## Document excerpt
[Start of section]
- Conference: Atlantic Sun Conference
- Record: 10–22 (7–9 ASUN)
- Head coach: Tony Pujol (1st season);
- Assistant coaches: Willie Watson; Tom Berryman; Ahmad Smith;
- Home arena: Flowers Hall

= 2018–19 North Alabama Lions men's basketball team =

American college basketball season

The 2018–19 North Alabama Lions men's basketball team represented the University of North Alabama during the 2018–19 NCAA Division I men's basketball season. They were led by head coach Tony Pujol in his first season at North Alabama. The Lions played their home games at the Flowers Hall in Florence, Alabama as first-time members of the Atlantic Sun Conference.

This season marked North Alabama's first of a four-year transition period from Division II to Division I. As a result, the Lions were not eligible for NCAA postseason play but could participate in the ASUN tournament. They could also play in the CIT or CBI if invited.

== Previous season ==
The Lions finished the 2017–18 season 15–13 overall, and 10–10 record in Gulf South Conference play, trying for sixth place. They lost in the first round of the Gulf South tournament, losing to West Florida. The 2017–18 season was the Lion's last season in Division II and the Gulf South Conference.
[End of section]
## Information provided
[Start of section]
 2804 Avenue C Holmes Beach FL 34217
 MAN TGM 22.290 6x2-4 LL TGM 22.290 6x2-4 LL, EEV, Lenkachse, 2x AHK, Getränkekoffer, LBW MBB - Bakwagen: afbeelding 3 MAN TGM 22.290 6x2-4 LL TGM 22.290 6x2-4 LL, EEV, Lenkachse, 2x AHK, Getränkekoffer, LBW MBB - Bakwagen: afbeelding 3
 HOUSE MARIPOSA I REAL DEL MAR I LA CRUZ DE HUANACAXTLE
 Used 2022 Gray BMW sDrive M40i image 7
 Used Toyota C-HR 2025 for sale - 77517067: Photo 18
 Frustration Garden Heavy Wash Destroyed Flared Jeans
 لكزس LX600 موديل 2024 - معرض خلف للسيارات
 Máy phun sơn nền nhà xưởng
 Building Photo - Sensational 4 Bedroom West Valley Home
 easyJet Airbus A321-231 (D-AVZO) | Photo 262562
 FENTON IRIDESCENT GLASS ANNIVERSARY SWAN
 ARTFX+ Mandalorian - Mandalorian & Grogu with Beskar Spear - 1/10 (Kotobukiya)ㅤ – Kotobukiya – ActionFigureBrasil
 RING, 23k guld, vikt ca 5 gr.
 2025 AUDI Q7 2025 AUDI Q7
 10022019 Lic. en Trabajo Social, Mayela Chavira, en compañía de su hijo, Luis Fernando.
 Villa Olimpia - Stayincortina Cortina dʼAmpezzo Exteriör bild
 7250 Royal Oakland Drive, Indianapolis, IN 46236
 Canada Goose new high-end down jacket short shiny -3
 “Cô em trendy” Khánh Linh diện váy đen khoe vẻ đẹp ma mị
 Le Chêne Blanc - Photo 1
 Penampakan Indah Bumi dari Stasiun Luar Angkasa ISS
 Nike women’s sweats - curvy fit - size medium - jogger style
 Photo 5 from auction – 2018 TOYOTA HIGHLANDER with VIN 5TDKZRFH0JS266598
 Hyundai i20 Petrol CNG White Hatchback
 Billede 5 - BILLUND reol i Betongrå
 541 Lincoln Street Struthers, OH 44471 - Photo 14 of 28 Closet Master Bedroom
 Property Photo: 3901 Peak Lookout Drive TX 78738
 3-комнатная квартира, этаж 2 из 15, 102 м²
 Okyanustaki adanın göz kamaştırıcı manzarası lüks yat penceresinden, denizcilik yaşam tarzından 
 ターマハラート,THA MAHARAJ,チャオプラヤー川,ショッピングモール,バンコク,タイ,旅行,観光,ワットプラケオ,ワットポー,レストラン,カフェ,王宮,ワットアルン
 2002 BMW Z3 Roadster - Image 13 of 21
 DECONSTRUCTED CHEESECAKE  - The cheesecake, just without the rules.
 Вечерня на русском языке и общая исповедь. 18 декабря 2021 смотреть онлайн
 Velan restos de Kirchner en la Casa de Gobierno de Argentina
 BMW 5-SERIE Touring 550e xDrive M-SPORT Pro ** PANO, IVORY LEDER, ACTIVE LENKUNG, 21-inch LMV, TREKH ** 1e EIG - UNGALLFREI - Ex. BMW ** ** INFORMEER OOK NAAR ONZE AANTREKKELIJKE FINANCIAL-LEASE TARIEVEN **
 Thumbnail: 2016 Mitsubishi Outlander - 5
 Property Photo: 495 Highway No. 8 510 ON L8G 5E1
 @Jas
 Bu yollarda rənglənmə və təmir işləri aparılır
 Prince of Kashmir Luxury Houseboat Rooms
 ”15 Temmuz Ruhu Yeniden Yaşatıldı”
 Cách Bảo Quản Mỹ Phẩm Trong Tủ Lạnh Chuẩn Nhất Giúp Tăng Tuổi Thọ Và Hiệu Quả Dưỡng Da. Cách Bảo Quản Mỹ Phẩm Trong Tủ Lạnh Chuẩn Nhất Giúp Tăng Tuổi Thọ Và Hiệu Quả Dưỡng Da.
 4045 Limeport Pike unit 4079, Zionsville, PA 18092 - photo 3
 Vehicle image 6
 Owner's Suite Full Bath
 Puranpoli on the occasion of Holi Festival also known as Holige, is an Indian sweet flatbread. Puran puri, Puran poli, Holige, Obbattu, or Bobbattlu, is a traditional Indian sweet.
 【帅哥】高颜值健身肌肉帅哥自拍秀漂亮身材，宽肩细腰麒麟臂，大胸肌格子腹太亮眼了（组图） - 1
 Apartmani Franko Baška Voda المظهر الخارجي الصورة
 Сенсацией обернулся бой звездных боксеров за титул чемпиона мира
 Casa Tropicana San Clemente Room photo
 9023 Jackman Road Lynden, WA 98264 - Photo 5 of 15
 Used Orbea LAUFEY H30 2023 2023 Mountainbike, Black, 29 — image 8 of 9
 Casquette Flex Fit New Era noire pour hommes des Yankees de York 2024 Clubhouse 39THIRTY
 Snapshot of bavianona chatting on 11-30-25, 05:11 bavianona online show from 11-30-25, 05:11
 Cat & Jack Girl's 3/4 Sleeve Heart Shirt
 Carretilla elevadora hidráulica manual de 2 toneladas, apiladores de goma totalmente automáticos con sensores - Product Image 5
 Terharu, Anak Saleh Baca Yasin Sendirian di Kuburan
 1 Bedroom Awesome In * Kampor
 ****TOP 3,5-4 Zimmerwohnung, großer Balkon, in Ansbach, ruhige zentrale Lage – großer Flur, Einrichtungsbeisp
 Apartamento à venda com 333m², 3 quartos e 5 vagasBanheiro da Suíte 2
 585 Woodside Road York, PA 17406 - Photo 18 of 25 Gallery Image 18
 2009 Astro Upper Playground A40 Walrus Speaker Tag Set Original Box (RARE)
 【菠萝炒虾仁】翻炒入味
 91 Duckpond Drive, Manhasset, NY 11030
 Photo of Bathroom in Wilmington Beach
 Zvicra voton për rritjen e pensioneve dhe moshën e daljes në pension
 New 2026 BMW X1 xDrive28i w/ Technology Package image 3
[End of section]
## What you need to do
Name every assistant coach listed in the article on the 2018–19 North Alabama Lions men's basketball team.

## Answer box
Willie Watson, Tom Berryman, Ahmad Smith